141 views Asked by At

For a range I want to identify where changes in distribution happens and where that value is the maximum. Currently I am using a kernel maximum discrepancy test for every value in the range and I am taking the 200 values before and after that value then I extract the locations where the mmd statistic is maximum. But this is very computationally intensive to calculate in R. Please note that I am using kernlab to calculate kmmd. I want to know if there is a way to do this faster? Or if you have any suggestions. Any help would be appreciated.

My code is:

    cvg<-seq(1,2000)
    cvg<-cvg^3-2*cvg^2+5*cvg
    myRange<-seq(400:(length(cvg)-400))
    kernel<-"splinedot"
    cvg[201:(length(cvg)-200)]->cvg
    myRange<-seq(400:(length(cvg)-400))
    lapply(myRange, function(x) mmdstats(kmmd((as.matrix(cvg[(x+1):(x+400)])), (as.matrix(cvg[(x+801):(x+1200)])), kernel=kernel)))->kmm.ls
    as.data.frame(as.matrix(kmm.ls))->kmm.ls
    lapply(kmm.ls, function(x) which.max(mmdstats(x)))->store.max
1

There are 1 answers

0
Elia On BEST ANSWER

I state that I am not an expert on the subject with kernlab so I can not judge the correctness of your analysis or improve your code. However, I can suggest you convert your lapply call to a parallelized version such as sfLapply, parLapply, mclapply future_lapply ecc.
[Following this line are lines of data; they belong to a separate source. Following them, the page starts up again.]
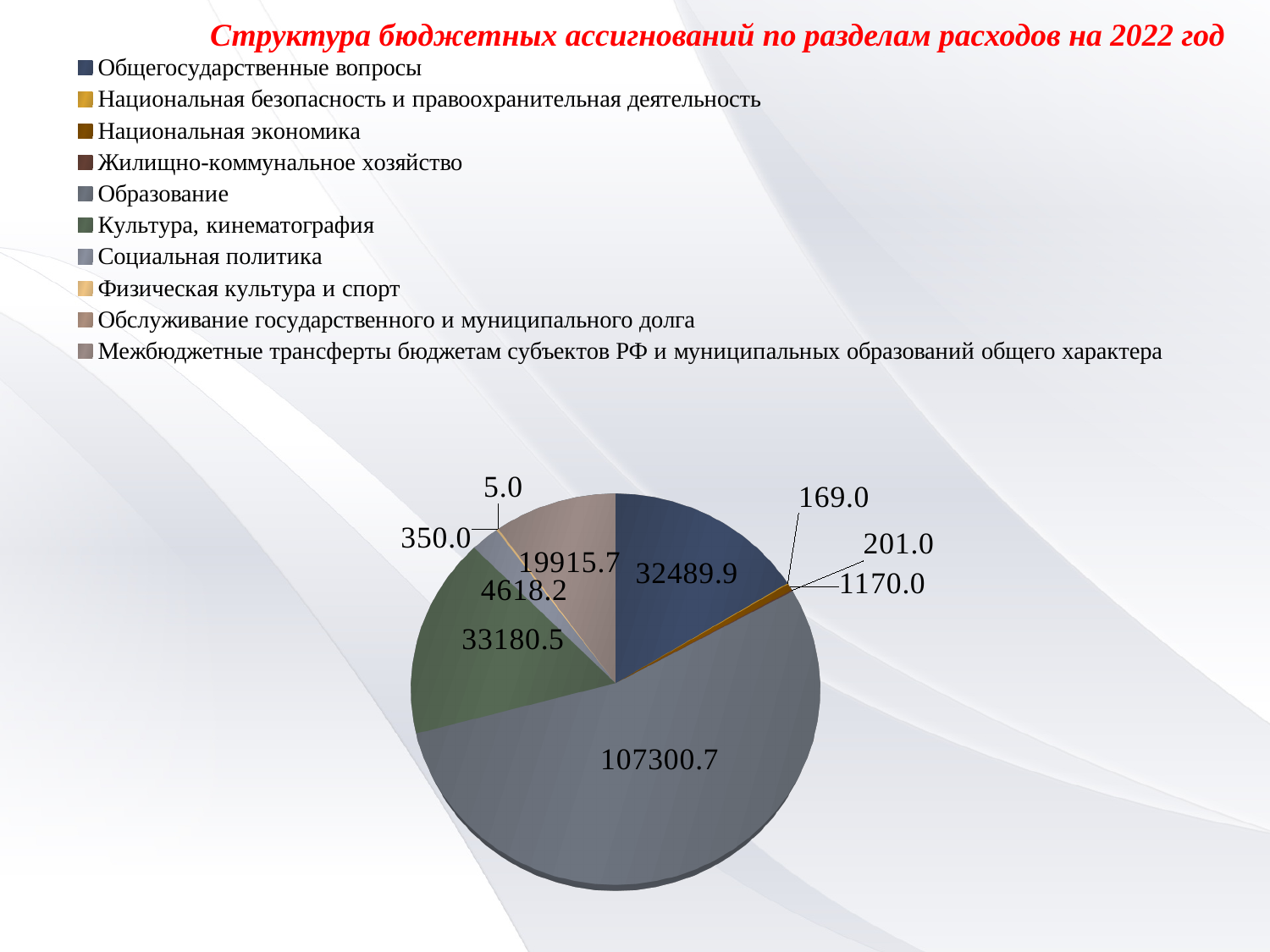
What is the value for Образование? 107300.7 What is the value for Жилищно-коммунальное хозяйство? 201.0 How many categories does the legend list? 10 Which is larger, the value for Образование or the value for Культура, кинематография? Образование What is the difference between the values for Культура, кинематография and Общегосударственные вопросы? 690.6 What is the title of the chart? Структура бюджетных ассигнований по разделам расходов на 2022 год How many data labels are shown on the pie chart? 10 What kind of chart is shown on the slide? pie chart Which category has the largest slice of the pie? Образование What is the value for Культура, кинематография? 33180.5 What is the smallest value labelled on the pie chart? 5.0 What is the value for Общегосударственные вопросы? 32489.9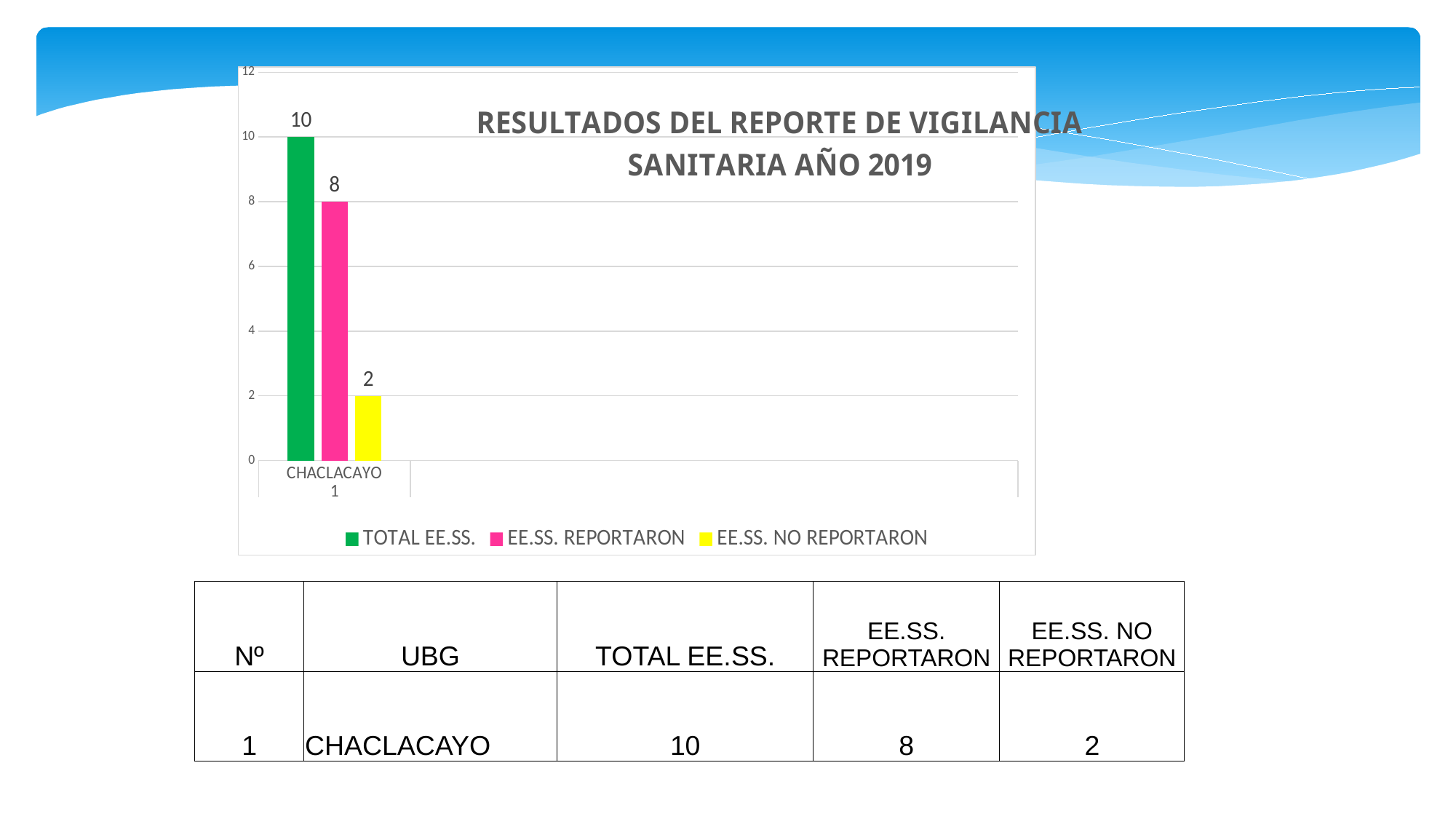
How many categories are shown on the x axis? 1 How many series does the legend list? 3 Which series has the highest value for CHACLACAYO? TOTAL EE.SS. What kind of chart is shown on the slide? Bar chart Which series has the lowest value for CHACLACAYO? EE.SS. NO REPORTARON What is the value of EE.SS. REPORTARON for CHACLACAYO? 8 What is the difference between EE.SS. REPORTARON and EE.SS. NO REPORTARON for CHACLACAYO? 6 What is the title of the chart? RESULTADOS DEL REPORTE DE VIGILANCIA SANITARIA AÑO 2019 What is the difference between TOTAL EE.SS. and EE.SS. REPORTARON for CHACLACAYO? 2 What is the value of TOTAL EE.SS. for CHACLACAYO? 10 What is the value of EE.SS. NO REPORTARON for CHACLACAYO? 2 Which is larger for CHACLACAYO, EE.SS. REPORTARON or EE.SS. NO REPORTARON? EE.SS. REPORTARON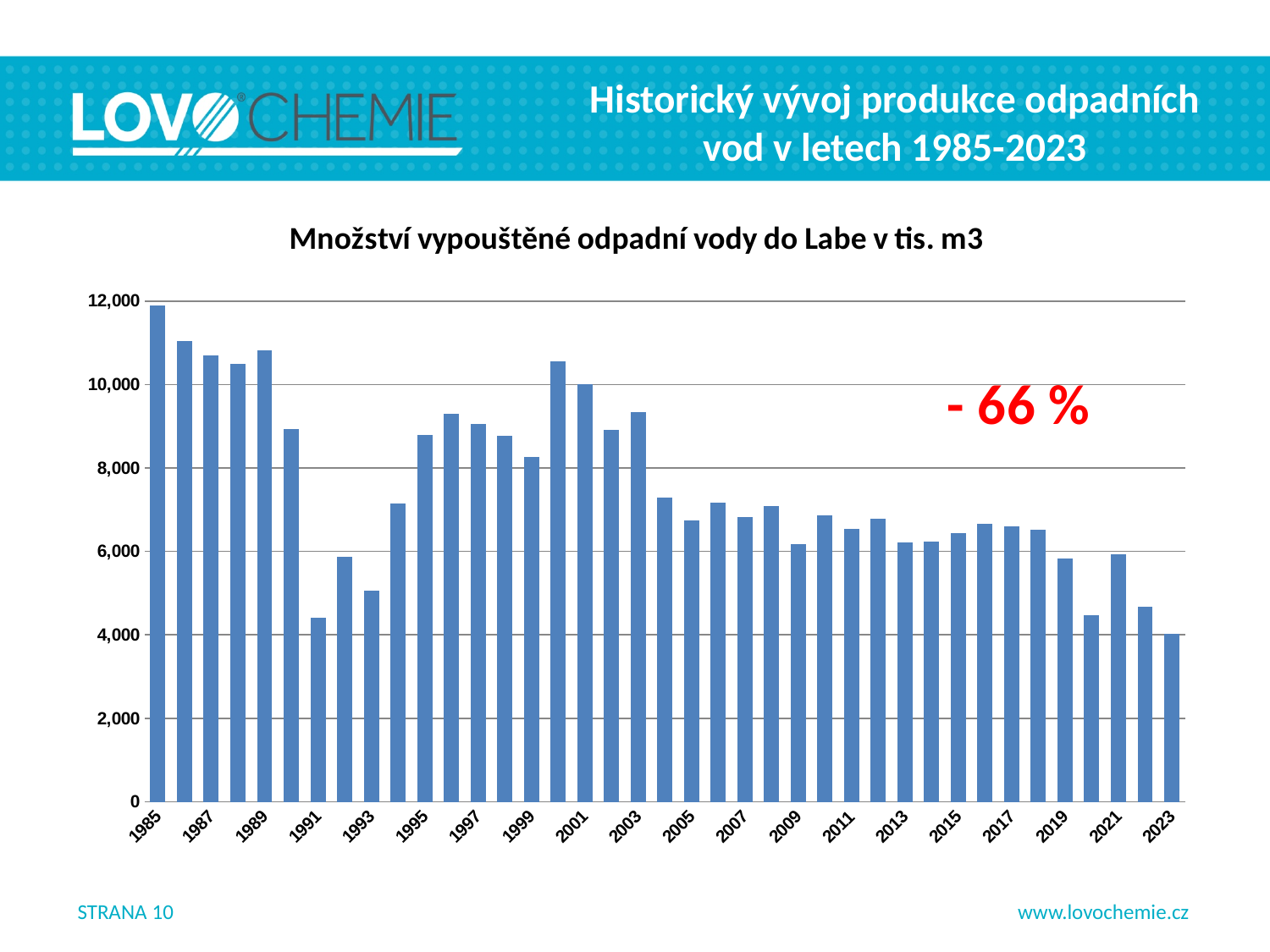
Which year has the lowest bar in the chart? 2023 What percentage change is annotated in red on the chart? - 66 % Overall, do the values rise or fall from 1985 to 2023? fall Which year has the larger value, 2003 or 2023? 2003 Which year has the highest bar in the chart? 1985 Is the value for 2003 greater or less than 8,000? greater What kind of chart is shown on the slide? bar chart Which year has the larger value, 1989 or 1991? 1989 Is the value for 2005 greater or less than 8,000? less Is the value for 1991 greater or less than 6,000? less What is the title of the chart? Množství vypouštěné odpadní vody do Labe v tis. m3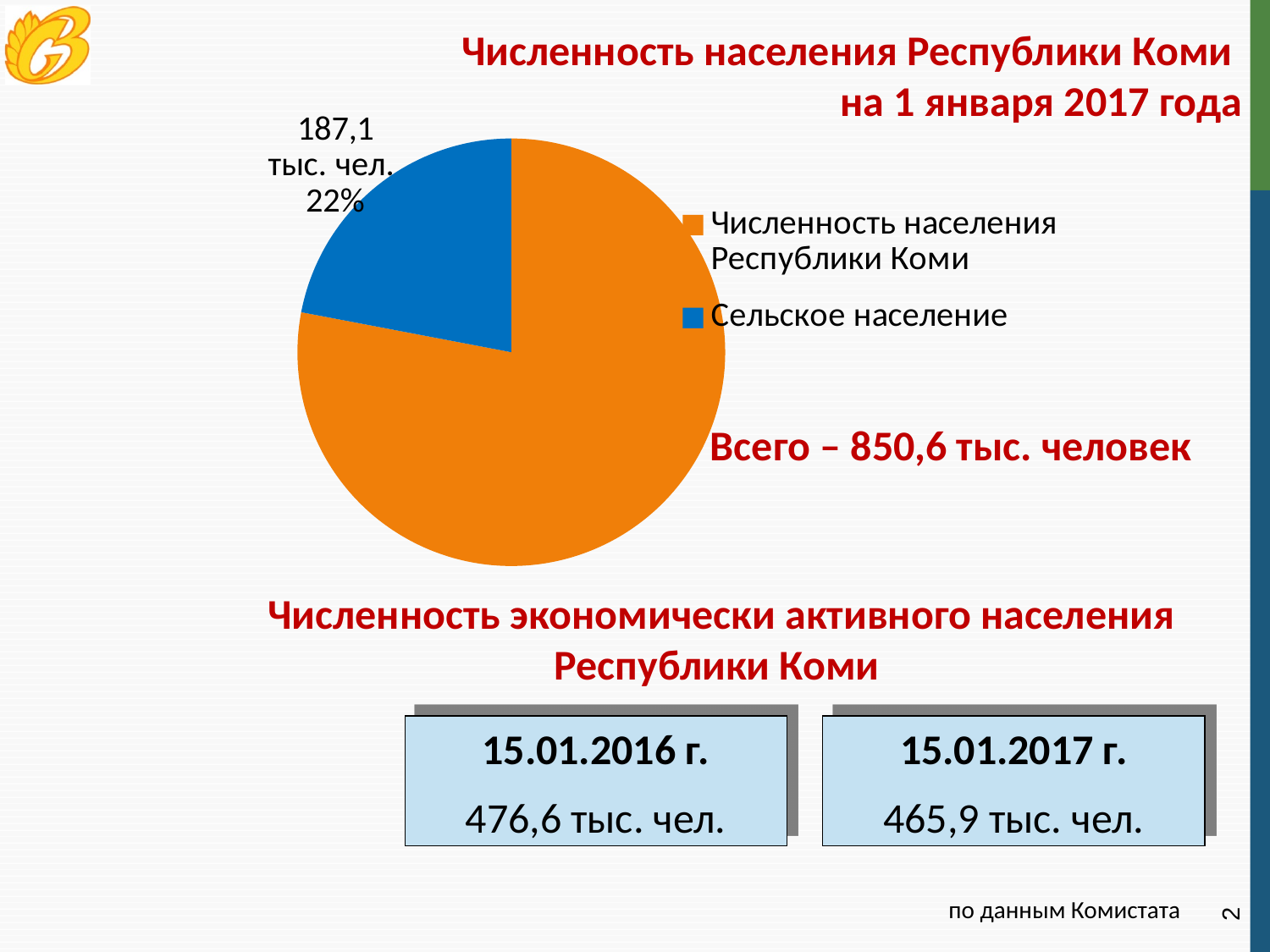
What value is printed on the slice for Сельское население? 187,1 тыс. чел. Which slice is larger: Численность населения Республики Коми or Сельское население? Численность населения Республики Коми Which legend entry corresponds to the largest slice of the pie? Численность населения Республики Коми Which legend entry corresponds to the smallest slice of the pie? Сельское население How many entries does the legend of the pie chart list? 2 How many slices does the pie chart have? 2 What colour is the Сельское население slice in the pie chart? blue What total population is stated next to the pie chart? 850,6 тыс. человек What kind of chart is shown on the slide? pie chart What share of the pie does the Сельское население slice represent? 22%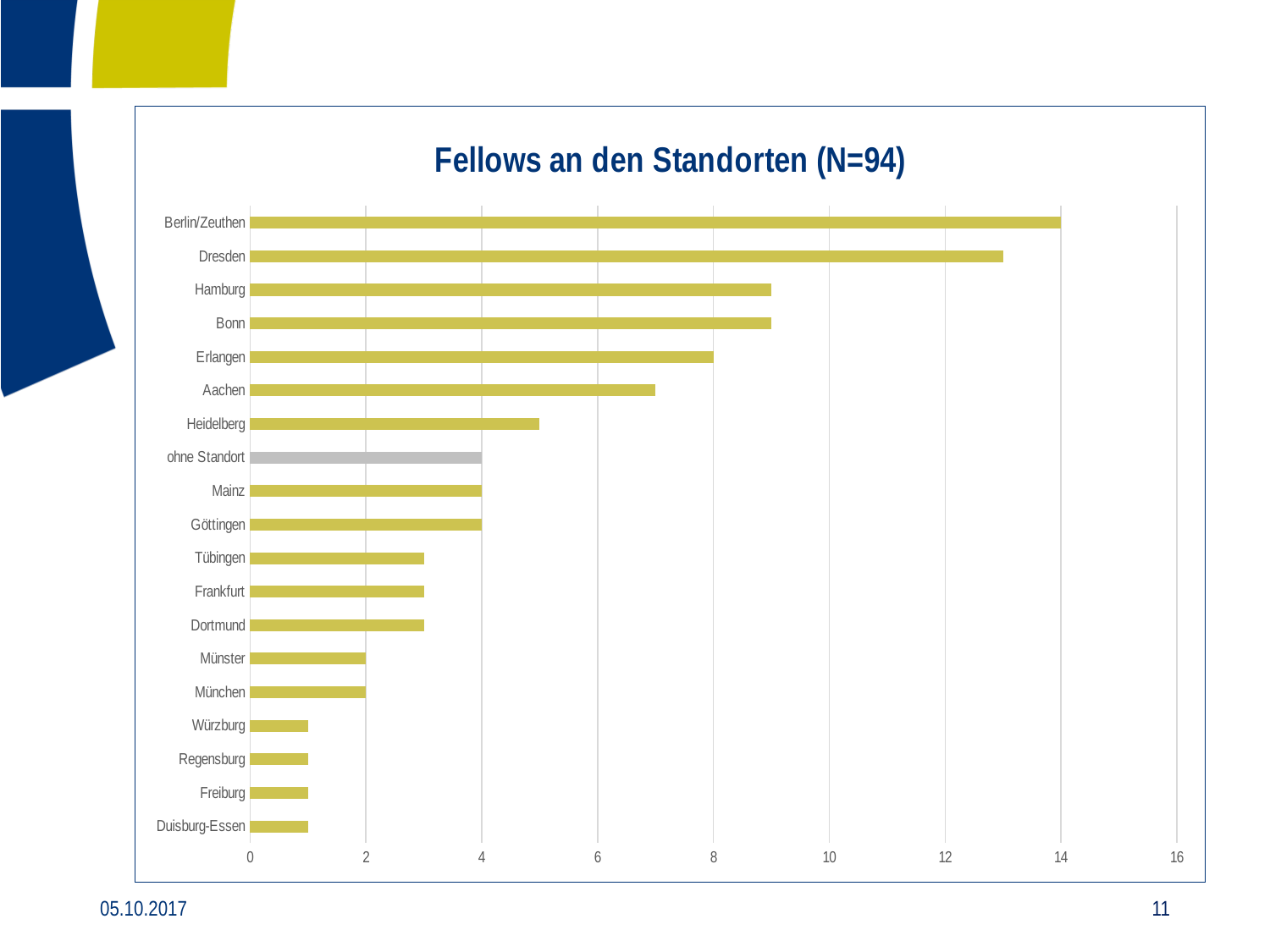
How many fellows are shown for Erlangen? 8 Is the value for Dresden greater or less than 12? greater How many categories are shown on the chart? 19 How many fellows are shown for München? 2 Is the value for Aachen greater or less than 8? less Which location has the highest number of fellows? Berlin/Zeuthen How many fellows are shown for Berlin/Zeuthen? 14 What is the title of the chart? Fellows an den Standorten (N=94) Which has more fellows, Dresden or Hamburg? Dresden What kind of chart is shown on the slide? bar chart What is the difference between the values for Berlin/Zeuthen and Erlangen? 6 How many fellows are shown for Mainz? 4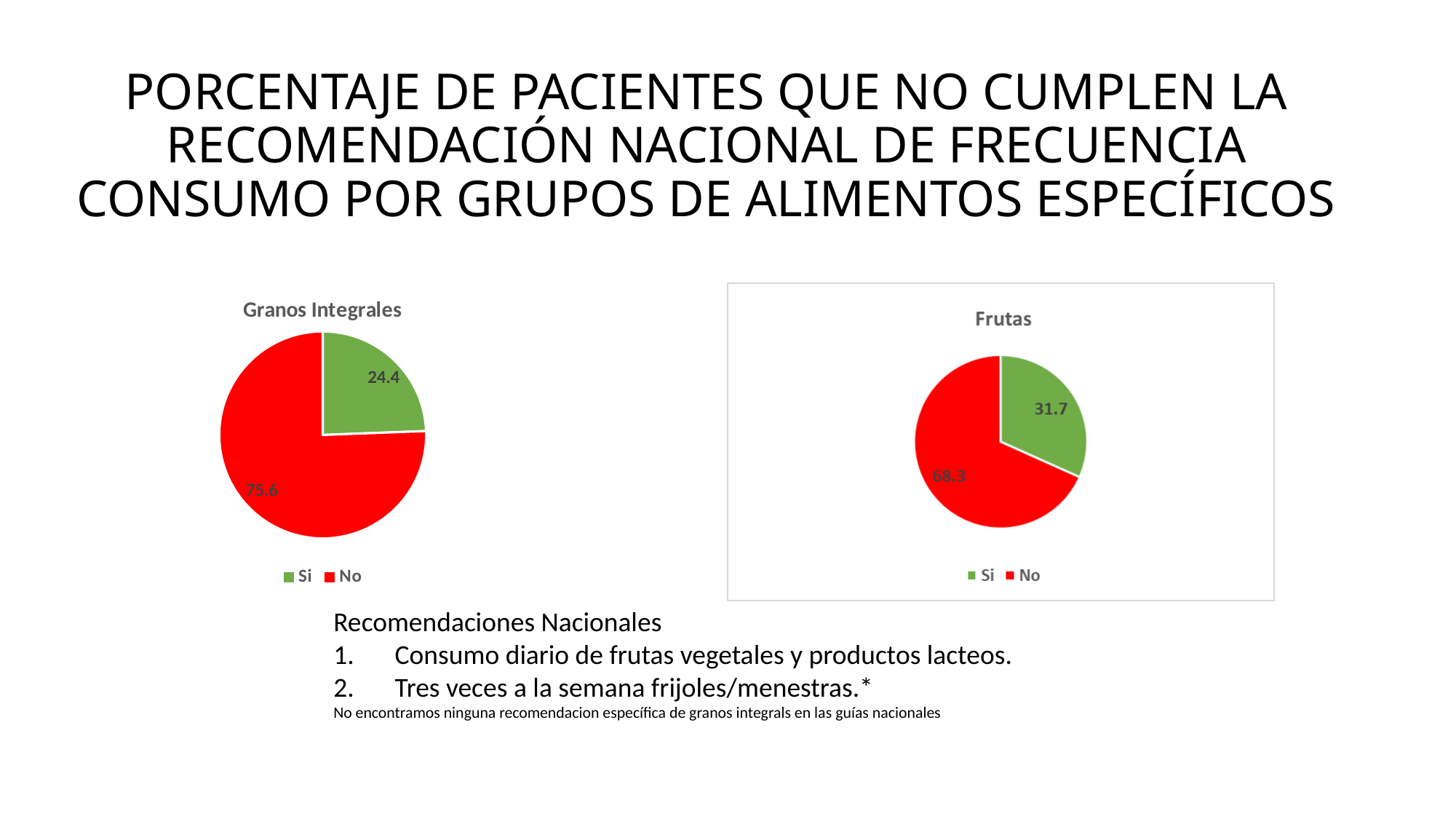
In the "Frutas" pie chart, what is the difference between the "No" and "Si" values? 36.6 In the "Granos Integrales" pie chart, what is the difference between the "No" and "Si" values? 51.2 In the "Frutas" pie chart, what is the value for "Si"? 31.7 How many slices does the "Granos Integrales" pie chart have? 2 In the "Granos Integrales" pie chart, what is the value for "Si"? 24.4 Is the "Si" value larger in the "Granos Integrales" chart or the "Frutas" chart? Frutas In the "Granos Integrales" pie chart, which slice is the largest? No In the "Frutas" pie chart, what colour is the "No" slice? Red In the "Frutas" pie chart, which slice is the smallest? Si In the "Granos Integrales" pie chart, what is the value for "No"? 75.6 In the "Frutas" pie chart, what is the value for "No"? 68.3 What type of chart is the "Frutas" chart? Pie chart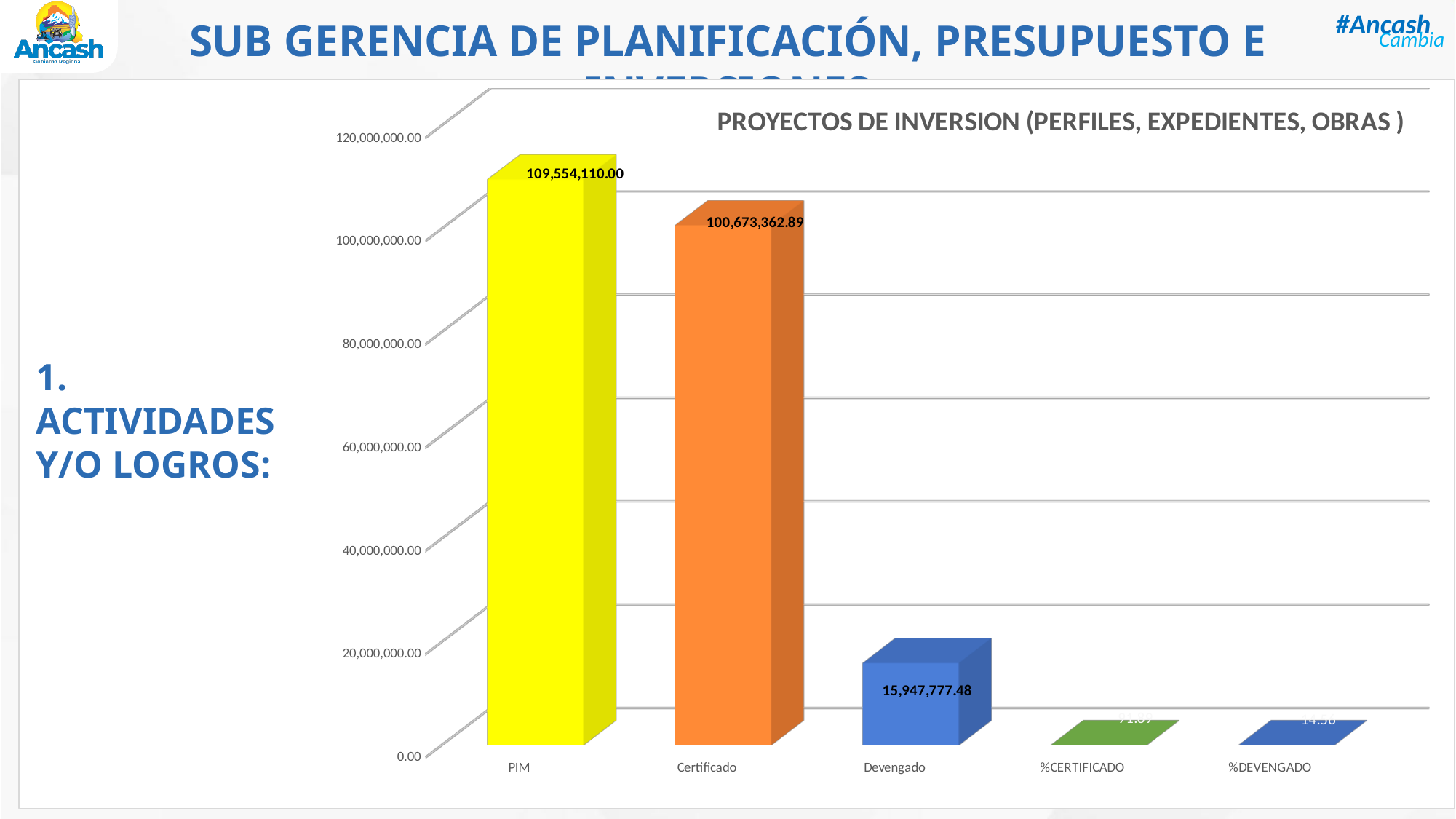
What is the value for Devengado? 15,947,777.48 What is the difference between the Certificado value and the Devengado value? 84,725,585.41 Which category has the highest value? PIM What kind of chart is shown on the slide? Bar chart Is the value for Devengado greater or less than 20,000,000.00? less What is the title of the chart? PROYECTOS DE INVERSION (PERFILES, EXPEDIENTES, OBRAS ) What is the value for PIM? 109,554,110.00 What is the value for Certificado? 100,673,362.89 How many categories are shown on the x axis? 5 Which of PIM, Certificado and Devengado has the lowest value? Devengado What is the difference between the PIM value and the Certificado value? 8,880,747.11 Which is larger, the value for Certificado or the value for Devengado? Certificado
Here I post an example with sfLapply from the snowfall package(which is really straightforward imo):

#your original lapply call took 500 seconds on my PC
system.time(kmm.ls <- lapply(myRange, function(x) mmdstats(kmmd((as.matrix(cvg[(x+1): 
(x+400)])), (as.matrix(cvg[(x+801):(x+1200)])), kernel=kernel))))


library(kernlab)
library(snowfall)
sfInit(parallel=TRUE,cpus = parallel::detectCores()-1)
# Load the required packages inside the cluster
sfLibrary(kernlab)
#export all variable in all the cluster
sfExportAll()
# Run parallelized lapply with custom function  
#sfLapply took 22 second on my 48 cores PC
system.time(kmm.ls <- sfLapply(myRange, function(x) 
mmdstats(kmmd((as.matrix(cvg[(x+1):(x+400)])), (as.matrix(cvg[(x+801):(x+1200)])), 
kernel=kernel))))
#stop cluster
sfStop()

This is an example with only the first lapply call of your code, but the same idea can be applied to the second call (when I tried to run your code, the second lapply call give me an error)

Error in (function (classes, fdef, mtable) : unable to find an inherited method for function ‘mmdstats’ for signature ‘"list"’

It doesn't seem a critical error but as I said I don't feel prepared to advise how to fix it.